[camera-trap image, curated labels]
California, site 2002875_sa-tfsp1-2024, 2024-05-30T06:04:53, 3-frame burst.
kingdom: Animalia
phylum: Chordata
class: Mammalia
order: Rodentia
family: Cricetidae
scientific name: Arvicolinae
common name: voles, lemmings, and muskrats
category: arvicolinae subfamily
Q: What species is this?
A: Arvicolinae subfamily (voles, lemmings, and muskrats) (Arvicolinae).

____

*TASK DESCRIPTION*.
Nothing but the lines from the one holding "scientific name: Arvicolinae" to the end of the entries should be returned, each exactly as it stands.

*WRITTEN ANSWER*.
scientific name: Arvicolinae
common name: voles, lemmings, and muskrats
category: arvicolinae subfamily
Q: What species is this?
A: Arvicolinae subfamily (voles, lemmings, and muskrats) (Arvicolinae).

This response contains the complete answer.